Lawrence v Fen Tigers
claimants complained about the motor bike racing being noisy in the stadium next door. The court consideraed that the stadium was there first and that they had building permission but it ruled that the fact that something has building permission doesn't mean that it can make unreasonable noise (different to statutory provision). Also stated that it is possible to have an easement for noise. An inunction was given in first instance, to temporarily suspend activity.
Christie v Davey
Music teacher held lessons next door, this created noise for the neighbour and in response he started to bang trays and pans against the wall.
The court in response held that when you make a noise on purpose with malice, it can be a tort even if the noise is reasonable it is a tort when done in malice.
Struges v Bridgman
Doctor moved into house and built a shed in his garden to carry out his practice. This was on the boundry with neighbour. Neighbour had been a sweet confectioner for years and this produced a lot of noise. Doctor complained in private nuisance about the noise.
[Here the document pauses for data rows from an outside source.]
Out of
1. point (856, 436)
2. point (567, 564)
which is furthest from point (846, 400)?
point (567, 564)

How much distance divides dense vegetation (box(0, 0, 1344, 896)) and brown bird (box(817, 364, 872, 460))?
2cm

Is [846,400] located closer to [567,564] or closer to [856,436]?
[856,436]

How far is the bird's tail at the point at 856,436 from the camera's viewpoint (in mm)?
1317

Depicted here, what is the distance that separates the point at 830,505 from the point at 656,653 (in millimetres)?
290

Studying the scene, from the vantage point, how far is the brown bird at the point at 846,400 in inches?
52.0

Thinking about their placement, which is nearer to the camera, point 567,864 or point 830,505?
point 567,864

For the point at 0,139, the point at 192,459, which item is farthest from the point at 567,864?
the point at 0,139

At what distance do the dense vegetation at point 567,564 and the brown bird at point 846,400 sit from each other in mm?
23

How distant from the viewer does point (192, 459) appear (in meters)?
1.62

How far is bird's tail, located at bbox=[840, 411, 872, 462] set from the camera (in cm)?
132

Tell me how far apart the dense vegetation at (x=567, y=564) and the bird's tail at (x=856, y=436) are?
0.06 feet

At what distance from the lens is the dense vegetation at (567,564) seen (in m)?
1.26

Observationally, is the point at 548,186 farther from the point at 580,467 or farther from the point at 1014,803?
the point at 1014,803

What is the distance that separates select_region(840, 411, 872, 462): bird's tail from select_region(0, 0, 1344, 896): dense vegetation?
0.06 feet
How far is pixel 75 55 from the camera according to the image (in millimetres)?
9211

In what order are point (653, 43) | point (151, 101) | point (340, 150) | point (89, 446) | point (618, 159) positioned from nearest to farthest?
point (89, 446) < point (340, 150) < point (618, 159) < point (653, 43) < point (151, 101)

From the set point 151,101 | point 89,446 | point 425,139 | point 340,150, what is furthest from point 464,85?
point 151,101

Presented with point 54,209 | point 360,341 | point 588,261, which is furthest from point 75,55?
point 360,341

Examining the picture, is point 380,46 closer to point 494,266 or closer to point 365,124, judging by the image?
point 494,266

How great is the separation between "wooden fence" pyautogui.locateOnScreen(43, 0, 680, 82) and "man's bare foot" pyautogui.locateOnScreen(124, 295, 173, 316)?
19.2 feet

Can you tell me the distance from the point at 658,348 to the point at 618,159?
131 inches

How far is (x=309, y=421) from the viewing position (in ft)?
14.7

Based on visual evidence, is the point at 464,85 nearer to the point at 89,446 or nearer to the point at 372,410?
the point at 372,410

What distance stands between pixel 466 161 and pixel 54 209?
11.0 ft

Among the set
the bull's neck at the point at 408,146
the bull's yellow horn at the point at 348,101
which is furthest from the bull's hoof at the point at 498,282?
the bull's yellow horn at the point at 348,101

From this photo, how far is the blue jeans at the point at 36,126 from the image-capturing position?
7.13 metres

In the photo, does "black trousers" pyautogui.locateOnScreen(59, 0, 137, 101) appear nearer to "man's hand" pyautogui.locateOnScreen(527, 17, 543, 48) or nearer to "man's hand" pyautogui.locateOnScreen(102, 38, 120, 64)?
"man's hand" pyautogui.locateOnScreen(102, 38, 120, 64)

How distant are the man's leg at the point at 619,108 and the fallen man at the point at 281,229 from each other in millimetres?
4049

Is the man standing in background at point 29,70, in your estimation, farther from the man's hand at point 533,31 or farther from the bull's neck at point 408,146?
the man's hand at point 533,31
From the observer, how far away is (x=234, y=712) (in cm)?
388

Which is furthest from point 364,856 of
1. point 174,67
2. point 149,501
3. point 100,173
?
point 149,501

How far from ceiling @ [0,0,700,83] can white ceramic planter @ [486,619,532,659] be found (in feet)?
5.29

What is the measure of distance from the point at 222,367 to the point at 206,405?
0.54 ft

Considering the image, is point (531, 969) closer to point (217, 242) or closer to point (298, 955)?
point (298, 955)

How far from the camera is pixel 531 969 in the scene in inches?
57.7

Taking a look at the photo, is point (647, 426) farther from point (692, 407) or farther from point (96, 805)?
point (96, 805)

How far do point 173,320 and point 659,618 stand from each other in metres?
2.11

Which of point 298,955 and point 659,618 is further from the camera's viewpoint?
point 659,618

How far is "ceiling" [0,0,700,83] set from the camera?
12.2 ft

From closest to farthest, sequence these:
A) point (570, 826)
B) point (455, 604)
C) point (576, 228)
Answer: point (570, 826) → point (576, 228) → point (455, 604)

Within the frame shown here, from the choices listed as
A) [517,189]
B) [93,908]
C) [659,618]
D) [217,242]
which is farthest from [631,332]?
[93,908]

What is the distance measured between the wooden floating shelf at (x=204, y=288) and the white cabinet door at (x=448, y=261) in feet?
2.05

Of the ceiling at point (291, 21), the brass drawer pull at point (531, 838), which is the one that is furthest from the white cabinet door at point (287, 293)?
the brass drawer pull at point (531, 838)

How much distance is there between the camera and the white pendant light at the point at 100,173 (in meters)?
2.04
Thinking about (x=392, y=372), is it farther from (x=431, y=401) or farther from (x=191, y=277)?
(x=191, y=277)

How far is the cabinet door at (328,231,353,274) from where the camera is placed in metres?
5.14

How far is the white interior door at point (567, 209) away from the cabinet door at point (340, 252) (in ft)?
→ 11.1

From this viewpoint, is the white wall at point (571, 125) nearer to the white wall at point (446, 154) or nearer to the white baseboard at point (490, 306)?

This case's defence of prescription failed. Court held that it was only at the time the doctor's surgery was built that the nuisance started, not before therefore prescription cannot be used since doctor complained almost immediately after surgery went up.
Miller v Jackson
Defence of prescription:
found cricket club hitting balls into garden was a nuisance even though they had been there longer than the houses. The majority of judges prioritised the personal right of claimants to freely enjoy their land even when this may have negative effects on established enterprises or community interests.
Allen v Gulf Oil
Had statutory authority through Gulf Oil Refinement Act 1965 to expand company. Residents claimed the new oil refinery caused unreasonable amount of noise. This case placed the burden on the defendant to show unreasonable amounts of noise thus creating a high threshold. But it was deemed that the nuisance caused by the operation was inevitable and the oil company had a full defence under statutory authority.
Rapier v London Tramway
Claimant complained of the smell and noise coming form the stables used to hosue the horses to pull the trams.
Court deemed that the defence of statutory authority didn't apply since tram company only had statutory authority over tram ways not over the stables which were away from the tracks.
Lemmon v Webb
Defendant could branches that were hanging over to his property from neighbour.
Court held this was legal since can use abatement remedy- could cut the branches without notice to his neighbour provided that he didn't trespass onto his neighbours land. Abatement also applies to encroaching roots.
Dennis v MoD
Claimant lived next to RAF training base facililty, complained about the noise of planes taking off/ landing.
Injunction couldn't be given since the base is there for the public benefit and can't stop the army form operating. However, court recgonised that unfair to makes claimants bare brunt of noise for public benefit therefore awarded compensation.
Cambridge Water v Eastern Counties Leather (1994)
In a tannery, there was spillages and over time the chemical seeped through the concrete. It went into the water supply and enough to be detectable by the water company systems.
The damage was too remote and not foreseeable therefore defendent's weren't liable therefore no compensation since it wasn't reasonably foreseeable.
Network Rail v Morris
Claimant had a recording studio near to train tracks. When train company put new signalling system in, the electro magnetic field of this interfered with the claimant's electric guitars. Due to this he lost several clients. He brought a claim for nuisance.
The use of electric guitar was a sensitive activity therefore the defendent (rail company) wasn't liable. Plus, the damage to electric guitars when putting in new signalling system was not foreseeable therefore compensation could not be given.